Fallimenti, ipocrisie e statalismo del M5S

L’arrivo di Mario Draghi al vertice dell’esecutivo di Roma è stato accolto con giubilo dagli ambienti internazionali, dagli investitori, dalle istituzioni europee. E anche dalla quasi totalità della classe politica italiana. Insomma: il salvatore della patria, il Messia. Il ritorno dell’élite, invocato persino da quel “popolo” che le élite le disprezzava. Ma il crollo del cosiddetto primo governo populista della Storia repubblicana non è la fine del populismo di governo. Se non altro, un certo tipo di grossolana incompetenza nella stanza dei bottoni, può salire in soffitta almeno per il momento. L’arrivo di Draghi coincide con una sconfitta sonora del Movimento Cinque Stelle, che neppure troppo prematuramente ha dimostrato i limiti di un’imbarazzante accozzaglia di personaggetti da operetta, cialtroncelli ambiziosi, massimi esponenti del concetto di invidia sociale. Al di là di qualche ministero conservato, il M5S è il grande sconfitto della crisi di governo.

####################

Elenco dei compiti:
**1)** Rispondi alle seguenti domande sul brano dedicato al Movimento Cinque Stelle.
(a) Chi ha accolto con giubilo l'arrivo di Mario Draghi al vertice dell'esecutivo?
(b) Quale governo è crollato?
(c) Chi è il grande sconfitto della crisi di governo?
**2)** Conta le righe dei record che contengono la stringa "scene" e scrivi soltanto il numero.
Il brano e i record hanno origini diverse.

[Record di dati]
####################

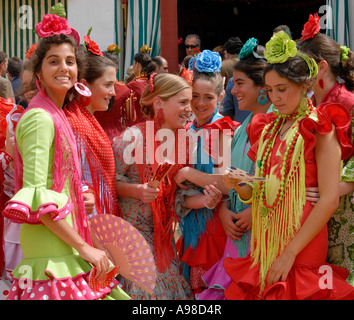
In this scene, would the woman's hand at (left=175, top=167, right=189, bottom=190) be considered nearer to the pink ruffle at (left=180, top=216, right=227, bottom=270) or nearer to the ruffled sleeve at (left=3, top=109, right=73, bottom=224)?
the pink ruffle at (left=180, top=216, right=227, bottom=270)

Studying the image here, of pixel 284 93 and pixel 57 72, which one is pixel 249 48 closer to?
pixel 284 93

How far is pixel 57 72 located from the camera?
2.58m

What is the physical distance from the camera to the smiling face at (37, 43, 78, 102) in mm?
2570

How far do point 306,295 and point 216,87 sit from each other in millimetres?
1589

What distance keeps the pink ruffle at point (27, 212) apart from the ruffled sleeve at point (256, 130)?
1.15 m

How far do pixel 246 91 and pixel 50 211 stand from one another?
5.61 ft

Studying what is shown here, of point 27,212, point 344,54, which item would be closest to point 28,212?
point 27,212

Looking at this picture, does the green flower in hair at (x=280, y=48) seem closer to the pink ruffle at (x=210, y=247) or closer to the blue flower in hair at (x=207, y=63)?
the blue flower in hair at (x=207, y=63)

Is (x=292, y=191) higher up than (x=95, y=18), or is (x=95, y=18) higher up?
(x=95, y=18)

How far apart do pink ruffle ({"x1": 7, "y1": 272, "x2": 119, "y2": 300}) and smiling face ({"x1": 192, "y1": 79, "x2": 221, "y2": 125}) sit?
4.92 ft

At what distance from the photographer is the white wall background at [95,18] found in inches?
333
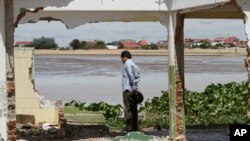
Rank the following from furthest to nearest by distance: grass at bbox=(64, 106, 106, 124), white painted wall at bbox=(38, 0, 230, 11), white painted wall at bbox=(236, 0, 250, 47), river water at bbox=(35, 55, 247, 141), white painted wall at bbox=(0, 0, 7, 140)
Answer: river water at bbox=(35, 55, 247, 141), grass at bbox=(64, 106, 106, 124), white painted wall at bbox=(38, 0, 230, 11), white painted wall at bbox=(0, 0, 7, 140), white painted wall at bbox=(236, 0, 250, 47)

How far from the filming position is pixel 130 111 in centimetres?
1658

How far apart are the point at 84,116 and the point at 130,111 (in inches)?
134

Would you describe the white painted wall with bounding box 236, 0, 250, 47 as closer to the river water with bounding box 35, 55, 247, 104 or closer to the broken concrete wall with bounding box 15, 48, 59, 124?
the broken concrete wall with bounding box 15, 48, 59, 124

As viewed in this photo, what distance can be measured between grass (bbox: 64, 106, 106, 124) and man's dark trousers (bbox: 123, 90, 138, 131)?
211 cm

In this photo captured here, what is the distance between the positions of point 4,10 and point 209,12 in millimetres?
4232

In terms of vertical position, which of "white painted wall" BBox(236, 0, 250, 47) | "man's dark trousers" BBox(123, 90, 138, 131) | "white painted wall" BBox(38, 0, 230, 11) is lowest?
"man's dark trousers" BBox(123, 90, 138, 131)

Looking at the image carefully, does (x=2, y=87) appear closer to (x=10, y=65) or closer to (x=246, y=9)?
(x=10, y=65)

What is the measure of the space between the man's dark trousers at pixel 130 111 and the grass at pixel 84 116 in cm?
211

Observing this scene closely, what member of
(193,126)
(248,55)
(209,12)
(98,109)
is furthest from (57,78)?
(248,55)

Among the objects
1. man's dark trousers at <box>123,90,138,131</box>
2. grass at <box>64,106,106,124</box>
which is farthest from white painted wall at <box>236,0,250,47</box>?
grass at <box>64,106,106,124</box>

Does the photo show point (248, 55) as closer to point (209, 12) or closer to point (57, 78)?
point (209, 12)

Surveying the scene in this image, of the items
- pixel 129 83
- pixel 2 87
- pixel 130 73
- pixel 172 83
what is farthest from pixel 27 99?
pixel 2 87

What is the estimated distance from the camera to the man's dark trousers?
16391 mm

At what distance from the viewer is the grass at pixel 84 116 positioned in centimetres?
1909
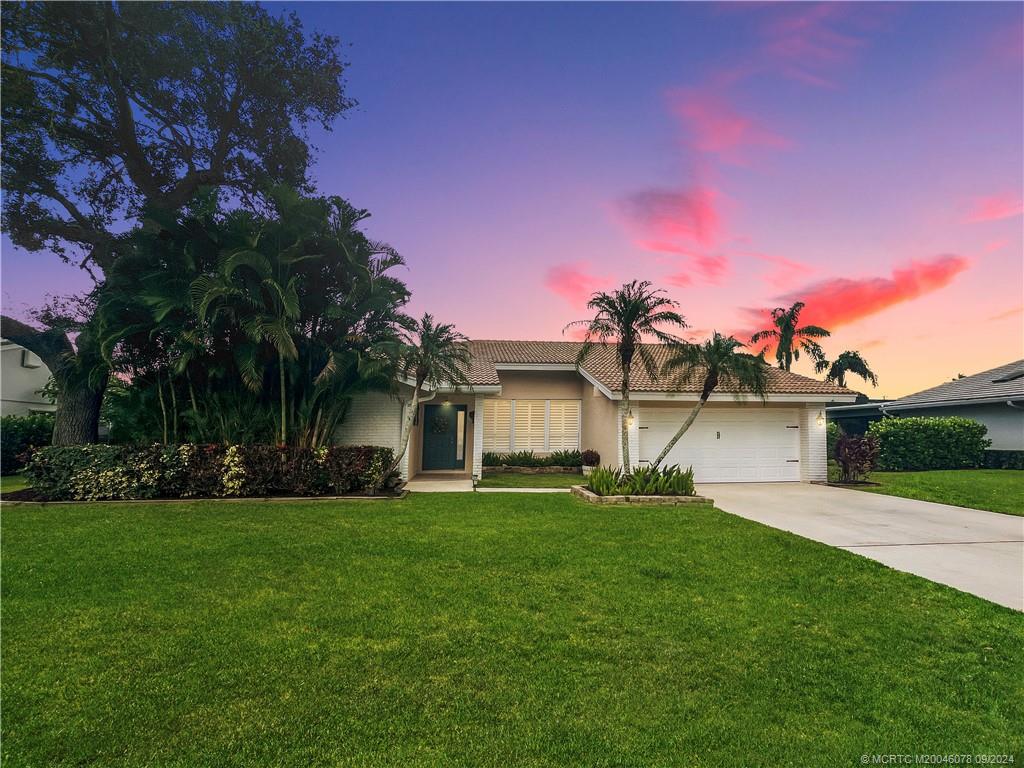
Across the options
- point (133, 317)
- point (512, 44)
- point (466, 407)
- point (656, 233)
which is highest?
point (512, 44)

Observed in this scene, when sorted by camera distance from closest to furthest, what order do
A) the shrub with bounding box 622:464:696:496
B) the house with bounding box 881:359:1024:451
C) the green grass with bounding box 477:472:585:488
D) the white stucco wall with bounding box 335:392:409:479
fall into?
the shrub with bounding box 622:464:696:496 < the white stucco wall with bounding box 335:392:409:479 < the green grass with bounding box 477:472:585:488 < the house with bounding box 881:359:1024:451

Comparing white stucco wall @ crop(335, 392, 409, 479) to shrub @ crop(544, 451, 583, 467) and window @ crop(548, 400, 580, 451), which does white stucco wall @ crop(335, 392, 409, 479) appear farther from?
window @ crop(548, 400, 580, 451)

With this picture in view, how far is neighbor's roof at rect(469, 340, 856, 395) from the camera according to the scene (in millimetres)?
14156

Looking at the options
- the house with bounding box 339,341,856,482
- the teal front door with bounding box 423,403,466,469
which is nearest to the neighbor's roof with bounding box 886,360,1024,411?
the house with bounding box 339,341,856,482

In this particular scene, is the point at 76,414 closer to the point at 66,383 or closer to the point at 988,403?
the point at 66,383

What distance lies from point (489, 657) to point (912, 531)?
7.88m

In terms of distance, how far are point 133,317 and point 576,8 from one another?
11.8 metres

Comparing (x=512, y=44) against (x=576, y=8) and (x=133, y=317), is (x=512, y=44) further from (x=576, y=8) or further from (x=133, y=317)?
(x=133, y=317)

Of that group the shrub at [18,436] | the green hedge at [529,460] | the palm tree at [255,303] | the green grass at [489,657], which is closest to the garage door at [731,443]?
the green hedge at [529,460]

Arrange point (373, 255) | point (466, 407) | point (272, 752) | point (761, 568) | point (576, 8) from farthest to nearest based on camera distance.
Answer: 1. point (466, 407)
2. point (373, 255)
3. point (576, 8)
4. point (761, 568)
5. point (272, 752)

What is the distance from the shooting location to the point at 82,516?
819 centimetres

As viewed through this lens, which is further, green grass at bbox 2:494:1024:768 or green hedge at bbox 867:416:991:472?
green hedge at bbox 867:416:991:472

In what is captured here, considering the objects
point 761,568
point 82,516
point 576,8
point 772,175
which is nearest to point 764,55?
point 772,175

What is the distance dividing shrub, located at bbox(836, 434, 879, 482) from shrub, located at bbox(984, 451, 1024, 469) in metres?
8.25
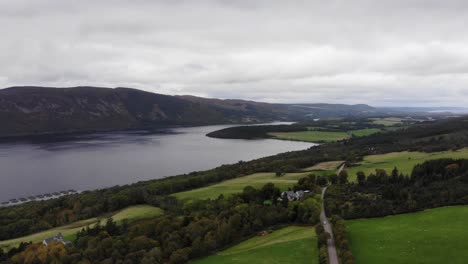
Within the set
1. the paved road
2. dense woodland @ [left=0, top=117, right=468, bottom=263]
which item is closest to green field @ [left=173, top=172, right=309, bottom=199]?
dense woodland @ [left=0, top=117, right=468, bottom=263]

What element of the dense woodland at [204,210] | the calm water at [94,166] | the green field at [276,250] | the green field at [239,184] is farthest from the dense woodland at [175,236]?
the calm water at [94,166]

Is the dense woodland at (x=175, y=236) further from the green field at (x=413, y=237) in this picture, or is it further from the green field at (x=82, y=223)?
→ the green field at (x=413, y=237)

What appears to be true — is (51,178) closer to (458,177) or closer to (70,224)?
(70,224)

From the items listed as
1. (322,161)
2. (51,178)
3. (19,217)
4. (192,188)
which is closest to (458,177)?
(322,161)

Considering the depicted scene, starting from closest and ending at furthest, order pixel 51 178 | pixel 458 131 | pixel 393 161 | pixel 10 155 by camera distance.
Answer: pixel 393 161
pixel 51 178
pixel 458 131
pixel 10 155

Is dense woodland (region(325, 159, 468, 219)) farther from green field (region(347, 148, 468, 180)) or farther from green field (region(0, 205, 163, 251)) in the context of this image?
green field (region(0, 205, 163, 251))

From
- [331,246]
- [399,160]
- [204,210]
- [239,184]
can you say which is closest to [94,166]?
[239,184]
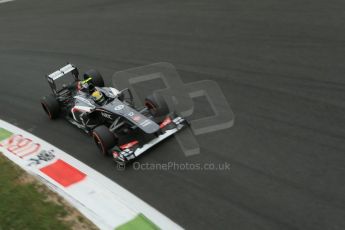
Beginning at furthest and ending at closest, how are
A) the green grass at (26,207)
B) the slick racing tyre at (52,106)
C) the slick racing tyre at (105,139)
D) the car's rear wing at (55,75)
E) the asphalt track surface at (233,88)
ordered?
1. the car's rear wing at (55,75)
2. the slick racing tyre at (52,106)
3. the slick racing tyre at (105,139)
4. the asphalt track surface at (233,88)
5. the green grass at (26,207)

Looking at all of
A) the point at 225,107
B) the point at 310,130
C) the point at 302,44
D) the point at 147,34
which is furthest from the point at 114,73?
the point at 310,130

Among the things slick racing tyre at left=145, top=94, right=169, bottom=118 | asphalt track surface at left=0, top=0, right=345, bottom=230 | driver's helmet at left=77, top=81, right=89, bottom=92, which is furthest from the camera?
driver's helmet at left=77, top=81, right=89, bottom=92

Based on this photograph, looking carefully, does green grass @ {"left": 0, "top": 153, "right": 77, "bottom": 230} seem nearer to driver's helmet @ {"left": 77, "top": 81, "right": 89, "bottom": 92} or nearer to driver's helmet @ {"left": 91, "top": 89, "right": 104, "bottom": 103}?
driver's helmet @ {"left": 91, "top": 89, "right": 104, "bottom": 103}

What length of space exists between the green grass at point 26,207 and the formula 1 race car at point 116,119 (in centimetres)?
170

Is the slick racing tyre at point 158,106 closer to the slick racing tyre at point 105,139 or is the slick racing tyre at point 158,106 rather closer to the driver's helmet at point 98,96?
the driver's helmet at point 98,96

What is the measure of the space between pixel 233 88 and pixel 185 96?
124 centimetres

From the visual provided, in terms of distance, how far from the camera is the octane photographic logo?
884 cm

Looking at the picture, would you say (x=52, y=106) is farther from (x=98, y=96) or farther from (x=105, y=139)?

####################

Soluzioni dell'esercizio:
**1)**
(a) Gli ambienti internazionali, gli investitori, le istituzioni europee e la quasi totalità della classe politica italiana.
(b) Il cosiddetto primo governo populista della Storia repubblicana.
(c) Il M5S, cioè il Movimento Cinque Stelle.

**2)** 7